【ネタバレ★マーベル批評】シャン・チーはドラゴンボール要素満載! MCU病から脱却で良作「続編でジェット・リー出演か」「ロキや量子世界と関連か」 (2/5ページ)
それらのクロスオーバー要素は(マニアとしては欠かせない要素だとしても)この物語の本筋にダイレクトな影響を与えるものではなく、たとえマーベルファンでなくとも「MCUのクロスオーバー部分」を単体作品として楽しめるようしっかり配慮されている点を高く評価したい。マーベル映画はマニアのものだけではない。それを制作陣がしっかり理解した作品になっているわけだ。
・ドラゴンボールのバトル感が生かされたハリウッド映画の複数の作品が、日本の漫画アニメ作品「ドラゴンボール」のバトル要素を取り入れようとし、そして失敗してきた。たとえば「マトリックス レボリューション」は失敗した代表作だし、実写版「ドラゴンボールレボリューション」もそうだ。
実写になるとイマイチ、迫力に欠け、そしてダサさが目立つドラゴンボールのバトル要素だが、ついに「シャン・チー/テン・リングスの伝説」でドラゴンボールのバトル感が生かされたといえなくもない。どうすればドラゴンボール的なバトルを実写とCGで迫力ある描写にできるか、徹底して考えられていると感じた。
・アントマン&ワスプ: クアントゥマニアへ!?マニアックな視点で作品を観れば、どんどん掘り下げられるポイントがあるのも「シャン・チー/テン・リングスの伝説」の魅力のひとつだ。シャン・チーが父から受け継いだ、1000年以上の時を経て存在するリングは、チタウリ由来でもヴィブラニウムでもないという。少なくとも現時点では、今までのMCU作品に出てきたことがない物質で作られているとされている。さらに、リング内部から信号が発信されているという。
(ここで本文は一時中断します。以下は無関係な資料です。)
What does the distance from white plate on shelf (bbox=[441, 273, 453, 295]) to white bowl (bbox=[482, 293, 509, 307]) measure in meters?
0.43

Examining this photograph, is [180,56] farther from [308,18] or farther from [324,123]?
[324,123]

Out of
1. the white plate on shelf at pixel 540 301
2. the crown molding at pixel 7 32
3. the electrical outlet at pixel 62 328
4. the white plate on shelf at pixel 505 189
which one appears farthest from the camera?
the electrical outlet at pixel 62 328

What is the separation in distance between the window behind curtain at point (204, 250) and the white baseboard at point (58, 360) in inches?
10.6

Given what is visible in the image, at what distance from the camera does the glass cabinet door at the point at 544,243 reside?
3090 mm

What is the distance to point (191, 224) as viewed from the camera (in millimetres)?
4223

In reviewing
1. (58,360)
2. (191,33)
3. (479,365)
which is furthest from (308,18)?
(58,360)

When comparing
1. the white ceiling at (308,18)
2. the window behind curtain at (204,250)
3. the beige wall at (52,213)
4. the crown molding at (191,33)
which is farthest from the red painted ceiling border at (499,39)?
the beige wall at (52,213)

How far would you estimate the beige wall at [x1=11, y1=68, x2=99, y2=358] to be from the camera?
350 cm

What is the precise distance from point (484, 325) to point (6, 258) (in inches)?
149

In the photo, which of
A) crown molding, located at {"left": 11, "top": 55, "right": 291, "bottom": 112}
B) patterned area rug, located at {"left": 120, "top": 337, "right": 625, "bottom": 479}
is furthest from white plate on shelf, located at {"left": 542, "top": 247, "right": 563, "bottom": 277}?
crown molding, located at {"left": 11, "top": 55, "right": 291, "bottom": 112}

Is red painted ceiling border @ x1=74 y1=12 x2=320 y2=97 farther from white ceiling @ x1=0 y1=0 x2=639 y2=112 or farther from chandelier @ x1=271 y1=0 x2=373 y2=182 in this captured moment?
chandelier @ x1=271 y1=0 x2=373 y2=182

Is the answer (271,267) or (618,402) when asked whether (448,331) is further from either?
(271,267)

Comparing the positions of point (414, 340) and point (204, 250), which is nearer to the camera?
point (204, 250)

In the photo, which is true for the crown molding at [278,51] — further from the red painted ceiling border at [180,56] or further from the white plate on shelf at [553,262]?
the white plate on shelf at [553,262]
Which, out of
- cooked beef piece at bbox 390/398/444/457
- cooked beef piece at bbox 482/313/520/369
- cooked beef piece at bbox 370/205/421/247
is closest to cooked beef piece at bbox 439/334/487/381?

このリングの正体に関して、ディープなベルマニアは「アントマンで明かされた量子世界が関係している可能性が高い」「時間と空間を超越した量子世界由来のリングで、その信号は時間と空間を超越した、我々が知っているあのマーベルキャラが発していると思われる」と話す。確かに量子世界は時間と空間を超越したものだ。